Peran Penting ITC dalam Peningkatan Kompetensi dan Sertifikasi SDM di Indonesia

1. Victor Chan - Chief Executive Officer (tengah) 2. DR. Itje Chodidjah, MA. - praktisi pendidikan (kiri) 3. Fahrurozi - Direktur Produktivitas Ditjen Binalattas, Kementerian Ketenagakarjaan (ketiga dari kiri)

Data merupakan satu alat paling ampuh untuk mengukur, melibatkan, menginformasikan, dan menciptakan peluang untuk setiap individu, terlebih di era digital saat ini. Data penilaian yang berstandar internasional dapat diimplementasikan bersama dengan jalur pendidikan bagi calon lulusan ataupun angkatan kerja.

Dengan kemajuan teknologi, data tersebut akan membantu dalam menentukan perlakuan, pengambilan keputusan, dan rencana strategis untuk membangun sumber daya manusia yang unggul.

International Test Center (ITC), sebagai salah satu lembaga yang mengembangkan Sumber Daya Manusia (SDM) melalui pelaksanakan asesmen dan program pelatihan, tahun ini melaksanakan ITC Leadership Seminar  yang dilaksanakan pada tanggal 17 Oktober 2019 di JS Luwansa Hotel Jakarta.

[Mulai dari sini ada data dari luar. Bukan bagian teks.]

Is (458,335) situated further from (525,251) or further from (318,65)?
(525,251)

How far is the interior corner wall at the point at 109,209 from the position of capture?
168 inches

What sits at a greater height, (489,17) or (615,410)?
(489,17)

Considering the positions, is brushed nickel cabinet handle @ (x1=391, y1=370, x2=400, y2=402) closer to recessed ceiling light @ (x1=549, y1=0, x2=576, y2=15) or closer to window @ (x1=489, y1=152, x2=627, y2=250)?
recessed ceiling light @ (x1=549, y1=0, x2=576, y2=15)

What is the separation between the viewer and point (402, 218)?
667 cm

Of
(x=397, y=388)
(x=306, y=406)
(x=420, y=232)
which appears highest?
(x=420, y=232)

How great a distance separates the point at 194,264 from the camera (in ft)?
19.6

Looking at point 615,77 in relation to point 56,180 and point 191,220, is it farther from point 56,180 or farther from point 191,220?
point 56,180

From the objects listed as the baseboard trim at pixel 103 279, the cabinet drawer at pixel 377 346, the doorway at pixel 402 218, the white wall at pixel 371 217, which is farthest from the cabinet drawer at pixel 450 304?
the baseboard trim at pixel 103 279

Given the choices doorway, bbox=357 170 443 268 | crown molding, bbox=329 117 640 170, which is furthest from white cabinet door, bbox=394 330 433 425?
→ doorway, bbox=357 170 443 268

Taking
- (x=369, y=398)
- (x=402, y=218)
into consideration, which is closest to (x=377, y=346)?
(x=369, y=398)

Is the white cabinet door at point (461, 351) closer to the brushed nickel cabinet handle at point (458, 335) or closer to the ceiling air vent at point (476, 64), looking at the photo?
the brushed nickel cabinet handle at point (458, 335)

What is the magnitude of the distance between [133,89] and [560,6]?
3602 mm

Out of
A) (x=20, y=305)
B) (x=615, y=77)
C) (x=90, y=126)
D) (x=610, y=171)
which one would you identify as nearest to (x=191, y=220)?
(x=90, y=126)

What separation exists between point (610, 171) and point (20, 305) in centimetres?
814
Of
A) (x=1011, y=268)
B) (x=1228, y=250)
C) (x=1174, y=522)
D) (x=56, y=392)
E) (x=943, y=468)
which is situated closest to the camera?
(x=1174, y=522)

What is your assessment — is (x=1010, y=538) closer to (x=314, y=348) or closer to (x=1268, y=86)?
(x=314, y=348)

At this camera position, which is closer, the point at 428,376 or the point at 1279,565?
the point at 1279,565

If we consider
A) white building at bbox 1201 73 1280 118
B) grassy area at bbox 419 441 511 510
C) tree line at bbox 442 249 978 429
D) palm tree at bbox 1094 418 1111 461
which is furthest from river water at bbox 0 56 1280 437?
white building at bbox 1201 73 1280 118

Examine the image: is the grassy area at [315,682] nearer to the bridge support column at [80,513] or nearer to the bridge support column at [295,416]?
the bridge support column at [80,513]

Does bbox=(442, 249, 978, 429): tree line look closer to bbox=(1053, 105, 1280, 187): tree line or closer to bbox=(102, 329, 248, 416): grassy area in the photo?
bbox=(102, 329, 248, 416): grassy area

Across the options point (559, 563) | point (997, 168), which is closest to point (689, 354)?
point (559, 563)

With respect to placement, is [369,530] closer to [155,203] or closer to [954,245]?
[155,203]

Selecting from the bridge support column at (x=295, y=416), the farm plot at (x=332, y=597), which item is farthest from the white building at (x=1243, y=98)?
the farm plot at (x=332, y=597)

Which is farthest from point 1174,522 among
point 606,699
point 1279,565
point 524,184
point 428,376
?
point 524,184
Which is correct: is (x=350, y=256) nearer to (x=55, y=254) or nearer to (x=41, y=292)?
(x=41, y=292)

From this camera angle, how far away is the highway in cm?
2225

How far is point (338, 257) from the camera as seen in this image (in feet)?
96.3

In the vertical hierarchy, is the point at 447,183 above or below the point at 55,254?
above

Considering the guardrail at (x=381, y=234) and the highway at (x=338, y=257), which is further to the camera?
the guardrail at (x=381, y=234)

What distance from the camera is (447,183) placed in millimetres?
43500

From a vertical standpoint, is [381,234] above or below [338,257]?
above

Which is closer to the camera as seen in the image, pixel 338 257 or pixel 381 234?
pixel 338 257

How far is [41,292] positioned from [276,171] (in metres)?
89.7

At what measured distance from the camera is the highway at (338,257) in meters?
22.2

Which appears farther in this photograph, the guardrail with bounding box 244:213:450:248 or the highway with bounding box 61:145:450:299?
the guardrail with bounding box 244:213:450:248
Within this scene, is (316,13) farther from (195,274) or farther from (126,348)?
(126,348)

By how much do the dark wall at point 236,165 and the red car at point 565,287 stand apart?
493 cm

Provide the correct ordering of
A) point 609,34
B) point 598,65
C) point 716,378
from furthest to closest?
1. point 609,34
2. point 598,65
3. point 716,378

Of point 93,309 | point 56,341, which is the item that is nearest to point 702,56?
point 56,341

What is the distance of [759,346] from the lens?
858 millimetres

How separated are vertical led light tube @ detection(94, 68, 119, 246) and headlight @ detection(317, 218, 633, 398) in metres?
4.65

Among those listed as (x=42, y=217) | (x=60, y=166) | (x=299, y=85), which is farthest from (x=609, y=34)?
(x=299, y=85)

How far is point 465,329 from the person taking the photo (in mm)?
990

“Ini adalah tahun ke 10 kami dalam menyelenggarakan seminar kepemimpinan ini sebagai bukti konsistensi kami dalam mendukung sektor pendidikan, perusahaan dan pemerintah dalam meningkatkan program pengembangan sumber daya manusia mereka. Seminar ini menyediakan forum bagi para pemimpin perusahaan, pendidikan, dan lembaga pemerintah di Indonesia, untuk berbagi informasi terbaru, untuk bertukar pikiran, dan membangun jejaring dengan mengangkat tema Mining the Data to Ensure Graduates and HR Candidates are Competitive and 21st Century Work Ready, tegas Victor Chan, CEO International Test Center di Jakarta (17/10).

Lebih lanjut, Victor Chan mengatakan bahwa pada kegiatan bertujuan untuk mengeksplorasi pentingnya data penilaian yang berstandar internasional untuk memastikan calon lulusan ataupun kandidat  SDM unggul dan berkompetitif. Dan salah satu data penilaian yang dimaksud adalah kemampuan bahasa Inggris dan literasi digital.

Tidak dapat dipungkiri saat ini angkatan kerja dituntut untuk memiliki aspek kemampuan yang sesuai dengan perkembangan global. Peserta yang telah ataupun yang belum memiliki data penilaian tentang bahasa Inggris dan kompetensi literasi digital, diharapkan dapat mendapatkan inspirasi untuk mengoptimalkan data tersebut sehingga akan menjadi salah satu pertimbangan untuk langkah selanjutnya dalam pengembangan sumber daya manusia.

Di kesempatan yang sama, Fahrurozi – Direktur Produktivitas Ditjen Binalattas Kementerian Ketenagakerjaan, anak-anak bangsa harus diberikan pelatihan dan kompetensi untuk masuk dunia kerja. Kemampuan berbahasa menjadi bagian penting untuk bersaing dalam industri 4.0.

Sertifikasi menjadi salah satu elemen penting untuk menunjukan bagaimana kompetensi atau kemampuan seseorang atau calon tenaga kerja sehingga mereka akan lebih percaya diri dan siap masuk dunia kerja.

Fahrurozi menambahkan bahwa tantangan sektor ketenagakerjaan di Indonesia adalah terkait profil tenaga kerja yang ada di bawah serta adanya globalisasi yang memberikan dampak terhadap human reosurces. Oleh karena itu pemerintah akan terus meningkatkan  pendidikan, pelatihan dan vokasi  dengan massive dan fokus.